Apache Spark 3.0.0 was officially launched just before the Spark Summit AI conference, concluding a 21‑month development effort that began on 2 Oct 2018. The release followed two preview versions and three voting rounds (RC1, RC2, RC3) and resolves more than 3,400 JIRA issues across Spark’s components.

Key New Features

Dynamic Partition Pruning

Adaptive Query Execution (AQE)

Accelerator‑aware Scheduling

DataSource API V2

Enhanced pandas UDFs with Python type hints

Comprehensive join hints

New built‑in functions for Scala

Improved monitoring UI and EXPLAIN command

Better ANSI‑SQL compatibility

SparkR vectorization using Apache Arrow

Kafka streaming support for message headers

GPU/FPGA scheduling, Kubernetes enhancements, JDK 11, Scala 2.12, Hadoop 3.x, Python 3.x, and other platform updates

Dynamic Partition Pruning

This optimization prunes unnecessary partitions at runtime based on filter predicates. For example, a query joining dim_iteblog and fact_iteblog can skip scanning large portions of the fact table, yielding up to a 33× speedup and 2‑18× gains on 60 of 102 TPC‑DS queries (see SPARK‑11150, SPARK‑28888).

Adaptive Query Execution (AQE)

AQE allows Spark SQL to adjust execution plans during runtime using collected statistics. Implemented from the ideas in SPARK‑9850, the feature provides three capabilities: dynamic shuffle‑partition merging, join‑strategy adaptation, and skew‑join optimization. Enabling it requires setting spark.sql.adaptive=true (default false). Benchmarks on a 1 TB TPC‑DS dataset show up to 8× speedup for query q77 and 2× for q5 (see SPARK‑23128).
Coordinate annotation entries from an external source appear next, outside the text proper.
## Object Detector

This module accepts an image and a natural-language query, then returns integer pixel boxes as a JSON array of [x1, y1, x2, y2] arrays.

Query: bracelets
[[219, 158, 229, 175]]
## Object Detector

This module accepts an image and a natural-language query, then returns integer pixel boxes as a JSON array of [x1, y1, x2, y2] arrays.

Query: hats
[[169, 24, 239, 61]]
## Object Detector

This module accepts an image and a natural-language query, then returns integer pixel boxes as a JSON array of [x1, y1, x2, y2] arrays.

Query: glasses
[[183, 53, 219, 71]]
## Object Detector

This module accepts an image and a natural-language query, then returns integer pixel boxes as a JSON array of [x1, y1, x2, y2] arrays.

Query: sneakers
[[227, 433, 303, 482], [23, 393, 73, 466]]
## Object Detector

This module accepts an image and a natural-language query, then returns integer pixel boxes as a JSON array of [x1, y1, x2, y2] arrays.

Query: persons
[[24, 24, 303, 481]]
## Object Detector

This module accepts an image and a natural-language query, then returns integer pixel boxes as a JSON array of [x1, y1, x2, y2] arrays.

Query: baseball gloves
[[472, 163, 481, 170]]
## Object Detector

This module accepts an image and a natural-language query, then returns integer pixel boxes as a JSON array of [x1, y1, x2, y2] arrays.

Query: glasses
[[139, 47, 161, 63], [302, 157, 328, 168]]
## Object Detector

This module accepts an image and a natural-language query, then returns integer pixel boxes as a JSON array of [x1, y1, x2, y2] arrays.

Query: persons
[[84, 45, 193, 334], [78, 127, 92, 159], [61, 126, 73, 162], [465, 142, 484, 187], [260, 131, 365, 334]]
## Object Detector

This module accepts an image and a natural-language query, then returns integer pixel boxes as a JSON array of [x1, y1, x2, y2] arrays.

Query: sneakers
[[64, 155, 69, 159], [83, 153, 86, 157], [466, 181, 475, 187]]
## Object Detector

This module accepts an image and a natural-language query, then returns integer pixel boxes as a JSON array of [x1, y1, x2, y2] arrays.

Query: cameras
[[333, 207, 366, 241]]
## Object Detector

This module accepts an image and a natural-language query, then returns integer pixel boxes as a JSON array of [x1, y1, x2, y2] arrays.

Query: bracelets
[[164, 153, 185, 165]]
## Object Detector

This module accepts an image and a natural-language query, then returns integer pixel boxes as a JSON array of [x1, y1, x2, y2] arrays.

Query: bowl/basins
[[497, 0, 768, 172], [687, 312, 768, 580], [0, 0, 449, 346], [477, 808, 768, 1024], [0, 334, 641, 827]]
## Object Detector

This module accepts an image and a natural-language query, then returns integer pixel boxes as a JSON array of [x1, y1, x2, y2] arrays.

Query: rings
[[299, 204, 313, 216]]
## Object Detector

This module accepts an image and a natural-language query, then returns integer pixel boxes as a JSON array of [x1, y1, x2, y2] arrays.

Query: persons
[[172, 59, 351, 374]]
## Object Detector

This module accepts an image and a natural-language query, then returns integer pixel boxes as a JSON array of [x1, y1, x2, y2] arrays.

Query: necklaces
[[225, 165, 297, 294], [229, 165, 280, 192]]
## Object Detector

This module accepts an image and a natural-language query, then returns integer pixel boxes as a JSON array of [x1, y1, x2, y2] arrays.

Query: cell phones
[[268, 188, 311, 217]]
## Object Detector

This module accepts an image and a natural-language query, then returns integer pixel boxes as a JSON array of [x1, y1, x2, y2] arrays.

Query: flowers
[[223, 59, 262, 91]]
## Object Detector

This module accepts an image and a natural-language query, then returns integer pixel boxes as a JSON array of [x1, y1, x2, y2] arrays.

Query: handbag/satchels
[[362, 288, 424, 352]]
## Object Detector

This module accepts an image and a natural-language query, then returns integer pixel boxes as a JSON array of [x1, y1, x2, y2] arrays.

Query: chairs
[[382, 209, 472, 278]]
Accelerator‑aware Scheduling

To better utilize GPUs, FPGAs, and TPUs, Spark 3.0 adds native support for accelerator‑aware task scheduling, aligning with efforts from Databricks, NVIDIA, Google, and Alibaba. The work is tracked in SPARK‑24615 and the SPIP document “Accelerator‑aware scheduling”.

DataSource API V2

DataSource V2 decouples data‑source APIs from higher‑level Spark components, improving extensibility and eliminating many limitations of V1 (e.g., reliance on SQLContext, limited push‑down, no transactional writes, no streaming support). The stable version ships with Spark 3.0, referenced by SPARK‑15689, SPARK‑25186, and SPARK‑22386.

Enhanced APIs and Functions

Spark 3.0 introduces new pandas UDF types (iterator‑of‑series → iterator‑of‑series, iterator‑of‑multiple‑series → iterator‑of‑series) and three pandas function APIs (grouped map, map, co‑grouped map). It also adds a full set of join hints (SHUFFLE_MERGE, SHUFFLE_HASH, SHUFFLE_REPLICATE_NL) and 32 new Scala built‑in functions, including map‑specific utilities such as transform_key and map_zip_with.

Monitoring Improvements

The Structured Streaming UI has been redesigned to show aggregate job information and detailed metrics (input rate, process rate, batch duration, etc.). The EXPLAIN command now supports a formatted output mode and can dump plans to files. Observable metrics allow custom aggregation functions to emit events after query completion.

ANSI‑SQL Compatibility

To narrow gaps with PostgreSQL and the ANSI‑SQL:2011 standard, Spark 3.0 addresses 231 sub‑issues (SPARK‑27764), adding missing functions, handling reserved keywords, and improving compliance.

SparkR Vectorization

SparkR now leverages Apache Arrow for vectorized reads and writes, eliminating costly JVM‑based serialization and achieving performance gains of several thousand times for R‑to‑Spark data exchanges (see SPARK‑26759).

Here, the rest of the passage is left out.